Rainfall totals over since Thursday (9/10) through Sunday (9/13) were highly variable throughout the contributing watershed and recharge zone. Locally rainfall was 9.7 inches over that period causing local flooding and sinkholes to back up and fill with water. Unfortunately, these types of totals did not occur in the contributing zone of the aquifer which would produce lasting creekflow and therefore significant recharge over a longer period of time.

This photo by Brian Smith shows a manual rainfall gauge with about 7.5 inches of rain. The gauge is located about 1 mile northwest of Brodie Lane and FM 1626.

This rainfall total map over the last 7 days is from the LCRA's hydromet website. Note totals span less than 2 inches to greater than 7 in the contributing zone.

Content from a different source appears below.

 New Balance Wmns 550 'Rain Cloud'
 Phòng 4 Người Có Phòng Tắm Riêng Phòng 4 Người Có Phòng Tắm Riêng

To access rainfall data go to


It appears that most of the urbanized creeks (Slaughter and Williamson) had significant, albeit short-lived, flow. For example, Williamson and Slaughter creeks reached at peaks of 197 and 667 cfs on 9/12, respectively (at the eastern edge of the recharge zone). Other creeks that are not as developed (less impervious cover) did not has as much flow. Bear Creek peaked at 200 cfs on 9/12 at the eastern edge of the recharge zone. The flow in Bear Creek only lasted about 4 hours and then was back to zero! Onion Creek, the largest watershed and contributor of recharge, did not flow at all despite some locally significant rainfall.

This photo of Slaughter Creek (Elm Creek Waterhole) was taken at the peak flow of 667 cfs on 9/12. The flow is completely covering a concrete low-water crossing and Elm Waterhole on the right side of the photo that is about 12-15 feet deep.

This photo of Onion Creek was taken near Dripping Springs (off Creek Road) on 9/13. As you can see, the creek is not flowing and only has local ponds of water. The Blanco River near the town of Blanco is similarly dry.

Barton Springs responds very quickly (and notoriously flashy) due to rainfall and creekflow. This is due to the karstic nature of the rocks (e.g. caves and sinkholes) that allow rapid flow into, and through, the aquifer. Barton Springs responded very quickly to the rain that began on 9/11 and continuted through 9/12. It reached a peak of 48 cfs on 9/12 11:00 pm and has been receding ever since (see figure; data from USGS). Currently the springflow is at about 38 cfs and will continue to decline to the pre-rainfall levels very quickly. Sustained creekflow is needed to recharge the aquifer substantially.

It is also noteworthy that Jacob's Well (spring) only increased in flow of 0.5 cfs.

Lovelady Water Levels

Water levels in the Lovelady well rose about 0.4 ft (from 197.6 to 197.2) in response to the recharge that did occur. Unless more recharge occurs, water levels will likely level off over the next few days and then will begin to follow a steep declining trend similar to Barton Springs.

Thursday, September 10, 2009

Critical Drought remains...despite rains

Drought Stage: Critical
Barton Springs Flow 17 cfs (10-day average = 15.9 cfs)
Lovelady Water Level Depth: 197.5 ft

About 1.5 inches of rain fell today at the District's office (in Machaca, South Austin). It is a welcome site and will likely provide a very slight boost to the aquifer and springflow. But we're nowhere close to getting out of drought. That won't happen until we erase a significant portion of the 30+ inch rainfall deficit we have accumulated over the past 2 years. When the creeks start flowing, then we'll get some meaninful recharge to the aquifer.